Internal audit’s role is seemingly straightforward serving in the third line, testing the security procedures and controls (as in other significant risk areas), as the last line of defense.

Security experts have increasingly recognized that technology solutions, while essential to solving the problem, are not enough. Process should be king with IT security professionals seeking multilayered solutions to minimize vulnerability gaps that don’t require different point solutions for specific threats.

Adoption of a process-oriented approach involves an increased level of security awareness by adhering to data governance policies and other steps focused on identifying and reducing human risks. Some of the cleverest breaches occurred as a result of social engineering where psychological tactics were used to gain users’ confidence to persuade them to divulge usernames and password. Technology is unlikely to prevent such tactics—but awareness and process controls can.

Although cyber-security does have technical nuances, with terms like firewalls, domains, vulnerability testing, and segmented networks, internal auditors and privacy specialists can be crucial in assessing a company’s vulnerability to a cyber-breach and the readiness to address one when it occurs. Internal audit departments possess many of the skills and tools to perform the assessment and evaluation, especially if they have already implemented the new COSO framework for internal control over financial reporting.

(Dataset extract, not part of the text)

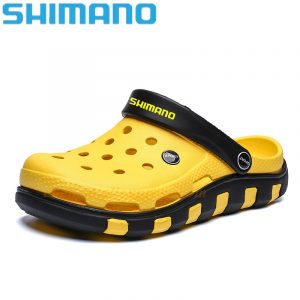 שימנו 2021 Shimano נעלי קרוקס גברים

Companies using the recent National Institute of Standards and Technology cyber-security framework will find cyber-risk assessments to be a top-down exercise, which internal audit knows intimately. The first goal is to understand the business, the strategy, and objectives; what type of information the company produces; and what the company wants to protect. Those are core concepts that don’t require a deep technical skill set.

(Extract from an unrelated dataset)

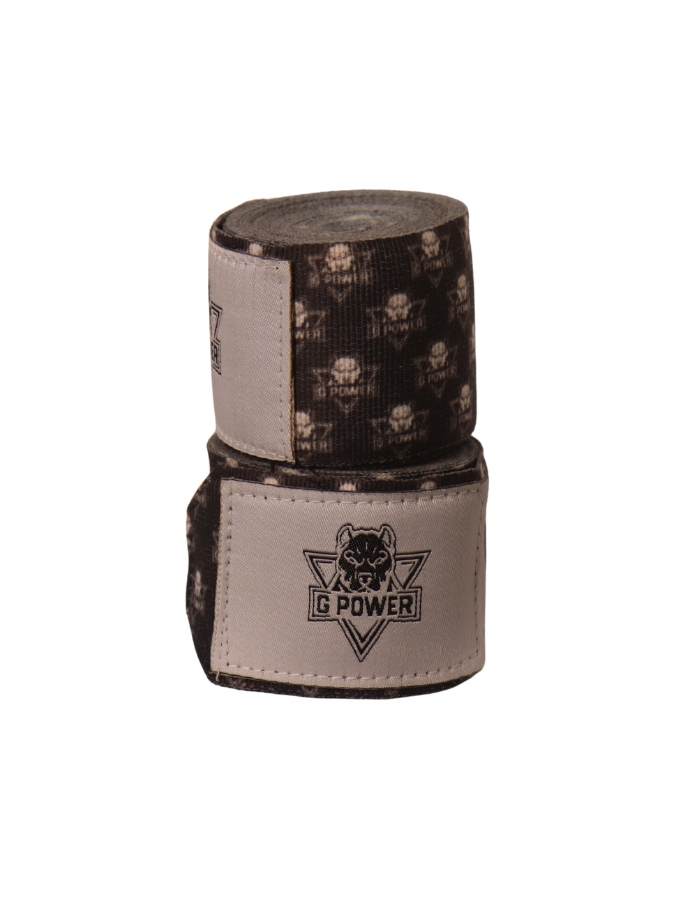 Ligaduras de Boxe e Muay Thai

Companies that focus on the process of how information is governed, rather than the tools used to protect it, can make big strides toward security protection. Technical tools are still vital as part of a comprehensive cyber-security defense. Still, the basic threat exploits human and process weaknesses, and the next technological breakthrough won’t resolve those.

Eat Your Own Dog Food

As technology continues to advance so must cyber-security measures. A company must learn constant vigilance in this information age.

In my view this requires a paradigm shift in “active practices” beyond the awareness that hackers and other attackers are continually becoming smarter and more agile. Recent breaches, including at Sony with intrusion by a foreign government, did not involve a highly sophisticated method of attack. More could have been done from both process and technology perspectives.

Cyber-security is an area where an individual’s calculus about tradeoffs of convenience and security diverges from decisions that are defensible at the enterprise level. On a personal level, many of us are inclined to trade security for convenience. This is a byproduct of new technology. Dropbox and similar services, for example, are popular because they make certain tasks easier. Taking away “easier” is not easy.

For corporations, however, that calculus is far more difficult. Every sizeable organization faces the problematic tradeoffs, competing considerations, and unintended consequences of trying to contain the flow of sensitive information. Implementing comprehensive data security protocols is genuinely hard, demands distinct domain expertise, and, with the ceaseless advancement of technology, is a job that is never done.